- Genre: Legal drama
- Created by: Ursula Rani Sarma
- Based on: The Split by Abi Morgan
- Starring: Ritu Arya; Sanjeev Bhaskar; Aysha Kala; Arian Nik; Danny Ashok; Shalini Peiris; Dimitri Leonidas; Mawaan Rizwan; Sindhu Vee;
- Music by: Nainita Desai
- Country of origin: United Kingdom
- Original language: English
- No. of series: 1
- No. of episodes: 6

Production
- Executive producers: Abi Morgan; Ursula Rani Sarma; Jane Featherstone; Bryony Arnold;
- Producers: Natasha Romaniuk Lucy Richer
- Running time: 58 minutes
- Production companies: Sister; Little Chick;

Original release
- Network: BBC One
- Release: 20 September 2026 – present

Related
- The Split

= The Split Up =

British television series

The Split Up is a British legal drama television series created by Ursula Rani Sarma, which began broadcasting on BBC One from 20 September 2026. It is a spin-off from the British series The Split.

==Premise==
Set in Manchester, the series centres around a British Asian family firm of family-law lawyers.

==Cast==
- Ritu Arya as Aria Kishan
- Aysha Kala as Maya Kishan
- Arian Nik as Kav Kishan
- Danny Ashok as Neal Sharma
- Dimitri Leonidas as Luke Christos
- Shalini Peiris as Zoya Bassu
- Tom Forbes as Michael Lanigan
- Mawaan Rizwan as Ashok Singh
- Sindhu Vee as Harshika Sharma
- Jane Horrocks as Tash Edwards
- Lenny Henry as Alex Edwards
- Sanjeev Bhaskar as Dhruv Kishan
- Connor Horrigan as Andreas
- Victoria Ekanoye as Ginny
- Jameela Jamil as Nisha Mantri
- Debbie Rush as Linda Taylor
- Ramon Tikaram as Uncle Rick

==Episodes==

| No. | Title | Directed by | Written by | Original release date |
|---|---|---|---|---|
| 1 | "Episode 1" | Shamim Sarif | Ursula Rani Sarma | 20 September 2026 |
| 2 | "Episode 2" | Shamim Sarif | Ursula Rani Sarma | 21 September 2026 |
| 3 | "Episode 3" | Shamim Sarif | Sumerah Srivastav Ursula Rani Sarma | 27 September 2026 |
| 4 | "Episode 4" | Khurrum M. Sultan | Kaamil Shah | 28 September 2026 |
| 5 | "Episode 5" | Khurrum M. Sultan | Sonali Bhattacharyya | 4 October 2026 |
| 6 | "Episode 6" | Khurrum M. Sultan | Ursula Rani Sarma | 5 October 2026 |

==Production==
The six-part series is created by Ursula Rani Sarma and produced by Sister in association with Little Chick.
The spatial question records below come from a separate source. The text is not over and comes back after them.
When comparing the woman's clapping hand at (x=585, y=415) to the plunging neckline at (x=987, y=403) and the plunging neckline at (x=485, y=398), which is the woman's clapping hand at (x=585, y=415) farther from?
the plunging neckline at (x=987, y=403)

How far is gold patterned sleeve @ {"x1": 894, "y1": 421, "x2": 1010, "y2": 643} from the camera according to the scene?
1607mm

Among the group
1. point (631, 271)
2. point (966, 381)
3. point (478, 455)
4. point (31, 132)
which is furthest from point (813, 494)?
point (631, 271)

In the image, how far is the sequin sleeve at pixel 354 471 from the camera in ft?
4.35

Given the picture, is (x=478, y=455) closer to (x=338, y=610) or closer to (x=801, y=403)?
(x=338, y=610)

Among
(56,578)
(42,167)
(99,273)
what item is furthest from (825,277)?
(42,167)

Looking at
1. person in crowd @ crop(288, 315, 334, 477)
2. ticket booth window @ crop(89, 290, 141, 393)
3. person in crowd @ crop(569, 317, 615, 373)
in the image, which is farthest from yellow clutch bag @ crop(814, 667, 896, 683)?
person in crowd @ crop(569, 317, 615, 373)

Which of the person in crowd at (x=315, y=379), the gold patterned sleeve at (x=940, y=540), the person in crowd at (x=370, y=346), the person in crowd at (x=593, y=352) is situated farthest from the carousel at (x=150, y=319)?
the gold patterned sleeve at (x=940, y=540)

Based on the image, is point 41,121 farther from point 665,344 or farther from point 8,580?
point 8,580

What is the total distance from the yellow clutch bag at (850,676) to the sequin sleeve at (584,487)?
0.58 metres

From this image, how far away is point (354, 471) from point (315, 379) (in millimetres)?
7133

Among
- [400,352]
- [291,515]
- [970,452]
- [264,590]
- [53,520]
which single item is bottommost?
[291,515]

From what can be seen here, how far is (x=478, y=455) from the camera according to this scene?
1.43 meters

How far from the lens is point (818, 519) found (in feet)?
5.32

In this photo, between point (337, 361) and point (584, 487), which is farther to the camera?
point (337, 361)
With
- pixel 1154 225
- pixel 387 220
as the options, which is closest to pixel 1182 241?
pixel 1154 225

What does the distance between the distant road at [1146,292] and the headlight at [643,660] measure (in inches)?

Commissioned for BBC One in February 2024, it is a spin-off from BBC One series The Split, created by Abi Morgan. The series was initially set to commence filming in October 2024 but the shoot was suspended a month prior for editorial reasons. Abi Morgan is an executive producer, alongside Ursula Rani Sarma, Jane Featherstone,
and Bryony Arnold.

The cast is led by Ritu Arya and Sanjeev Bhaskar and includes Aysha Kala, Arian Nik, Danny Ashok, Dimitri Leonidas, Mawaan Rizwan, Sindhu Vee, Shalini Peiris, and Tom Forbes, as well as guest appearances from Lenny Henry, Jameela Jamil, Victoria Ekanoye and Jane Horrocks.

Filming took place in Manchester in October 2025.

==Release==
The series started airing from 20 September 2026, and continued on Sunday and Monday nights on BBC One, with the finale scheduled for Monday, 5 October.